Credit Score Can Affect the Type of Loan You Are Offered
They can then begin working on becoming debt-free in the long-term. Many consumers with bad credit, however, may wonder whether they can qualify for a debt consolidation loan. One of the most important aspects to keep in mind about consolidating debt is that, as is the case with any loan, your credit can affect the type of loan you are offered.
Your credit score may also affect the various terms of the debt consolidation loan. Some consumers may find it difficult to obtain a debt consolidation loan if they look for assistance from the wrong source. Although a credit union or bank might offer personal loans that can be used for debt consolidation purposes, some consumers may not be able to qualify if their credit is less than perfect. Generally speaking, credit unions and banks have stringent loan underwriting and eligibility requirements.
There are some credit unions and even debt consolidation firms that turn down consumers. In such cases, there are companies that specialize in working with consumers with bad credit. Such companies often specifically cater to individuals with bad credit. This is important as CNBC shares that a credit score is a fact of life.
If you previously thought you would not be able to qualify for a loan to consolidate your debt, this can be welcome news. With that said, it is also important to make certain you only work with debt consolidation companies that are trustworthy.
The First Steps in Seeking a Debt Consolidation Loan
When looking for a debt consolidation loan, one of the first steps you may wish to take is to review your own credit score. This will give you a solid idea of where you stand in terms of your credit rating and also give you the opportunity to work toward improving your credit score. Many consumers are not aware of it; however, you are entitled to receive a copy of your credit report at no charge each year.

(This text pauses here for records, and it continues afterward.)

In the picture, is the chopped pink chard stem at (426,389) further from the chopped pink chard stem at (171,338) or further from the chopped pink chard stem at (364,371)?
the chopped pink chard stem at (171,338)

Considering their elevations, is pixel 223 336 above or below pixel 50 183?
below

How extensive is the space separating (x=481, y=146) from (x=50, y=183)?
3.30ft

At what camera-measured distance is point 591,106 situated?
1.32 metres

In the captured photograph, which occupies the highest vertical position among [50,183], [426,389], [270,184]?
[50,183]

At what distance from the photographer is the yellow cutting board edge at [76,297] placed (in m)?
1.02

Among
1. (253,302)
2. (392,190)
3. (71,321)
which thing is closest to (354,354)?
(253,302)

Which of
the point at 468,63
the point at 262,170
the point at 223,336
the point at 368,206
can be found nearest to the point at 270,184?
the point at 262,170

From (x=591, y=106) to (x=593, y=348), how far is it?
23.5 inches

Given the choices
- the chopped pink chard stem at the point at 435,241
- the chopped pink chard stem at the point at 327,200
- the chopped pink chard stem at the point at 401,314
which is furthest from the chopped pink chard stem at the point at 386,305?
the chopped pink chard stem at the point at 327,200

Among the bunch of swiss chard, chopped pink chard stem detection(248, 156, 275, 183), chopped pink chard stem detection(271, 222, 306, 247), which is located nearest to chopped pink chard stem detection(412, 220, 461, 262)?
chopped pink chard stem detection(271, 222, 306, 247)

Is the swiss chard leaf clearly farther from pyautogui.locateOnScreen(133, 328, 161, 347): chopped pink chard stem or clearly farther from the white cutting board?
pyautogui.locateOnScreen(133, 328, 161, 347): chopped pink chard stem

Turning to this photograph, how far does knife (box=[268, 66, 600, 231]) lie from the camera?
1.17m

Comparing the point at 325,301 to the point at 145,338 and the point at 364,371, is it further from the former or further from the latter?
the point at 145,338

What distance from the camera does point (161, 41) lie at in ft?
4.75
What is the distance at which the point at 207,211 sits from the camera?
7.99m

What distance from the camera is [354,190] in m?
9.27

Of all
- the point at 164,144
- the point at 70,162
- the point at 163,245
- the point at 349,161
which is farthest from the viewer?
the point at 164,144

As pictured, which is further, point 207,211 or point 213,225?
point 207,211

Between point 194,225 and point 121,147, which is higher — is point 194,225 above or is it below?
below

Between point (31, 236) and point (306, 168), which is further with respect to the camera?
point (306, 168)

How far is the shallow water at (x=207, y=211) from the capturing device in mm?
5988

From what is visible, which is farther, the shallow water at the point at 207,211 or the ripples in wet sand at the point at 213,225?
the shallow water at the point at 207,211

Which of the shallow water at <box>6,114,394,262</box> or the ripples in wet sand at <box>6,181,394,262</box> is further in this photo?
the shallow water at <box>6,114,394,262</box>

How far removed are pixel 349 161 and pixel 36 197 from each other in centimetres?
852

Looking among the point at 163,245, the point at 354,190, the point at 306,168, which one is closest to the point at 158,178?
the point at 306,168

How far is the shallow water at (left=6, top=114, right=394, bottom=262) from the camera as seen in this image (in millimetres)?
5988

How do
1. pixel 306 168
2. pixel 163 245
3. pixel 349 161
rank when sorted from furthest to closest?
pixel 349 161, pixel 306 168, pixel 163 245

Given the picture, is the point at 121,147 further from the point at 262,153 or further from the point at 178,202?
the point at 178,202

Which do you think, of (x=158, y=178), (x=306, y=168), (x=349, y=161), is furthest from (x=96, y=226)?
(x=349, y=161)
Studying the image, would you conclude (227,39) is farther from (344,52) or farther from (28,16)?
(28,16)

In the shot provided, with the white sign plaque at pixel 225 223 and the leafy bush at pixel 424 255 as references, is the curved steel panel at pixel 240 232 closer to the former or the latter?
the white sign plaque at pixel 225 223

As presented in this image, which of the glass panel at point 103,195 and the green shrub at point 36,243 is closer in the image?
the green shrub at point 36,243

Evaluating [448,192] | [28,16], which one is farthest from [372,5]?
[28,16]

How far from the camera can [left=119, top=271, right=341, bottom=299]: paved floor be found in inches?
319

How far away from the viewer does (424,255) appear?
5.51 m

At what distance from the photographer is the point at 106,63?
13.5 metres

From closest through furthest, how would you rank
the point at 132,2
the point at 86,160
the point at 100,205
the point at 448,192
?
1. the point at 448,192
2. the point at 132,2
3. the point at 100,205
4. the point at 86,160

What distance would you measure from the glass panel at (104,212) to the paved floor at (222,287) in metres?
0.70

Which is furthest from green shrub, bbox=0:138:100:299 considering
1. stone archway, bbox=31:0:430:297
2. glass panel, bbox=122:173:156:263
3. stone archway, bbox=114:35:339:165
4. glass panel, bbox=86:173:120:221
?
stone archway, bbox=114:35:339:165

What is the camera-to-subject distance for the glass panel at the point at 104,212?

Bear in mind there are three credit reporting bureaus, and you will need to request a free copy of your credit report from each bureau. Be sure to take the time necessary to carefully review your credit score, and analyze it for potential errors. If you do notice any errors on your credit report, do not hesitate to contact the relevant reporting bureau. Keep in mind that the higher your credit score, the better debt consolidation loan you could qualify for. This can result to lower interest rates and lower monthly payments.
Resources and Services for Debt Consolidation
Debt consolidation companies can provide consumers with bad credit with a multitude of services. It can be making a budget, credit counseling, or locating the right debt consolidation loan. Such companies may also be able to provide helpful financial educational services. This can be in the form of educational material. These companies can also give tips on how to reduce debts and avoid it in the future.
There are consumers who are struggling financially and who are in need of debt consolidation services for bad credit. The idea is to find a reliable and trustworthy debt consolidation company. This will help them to get back on track financially.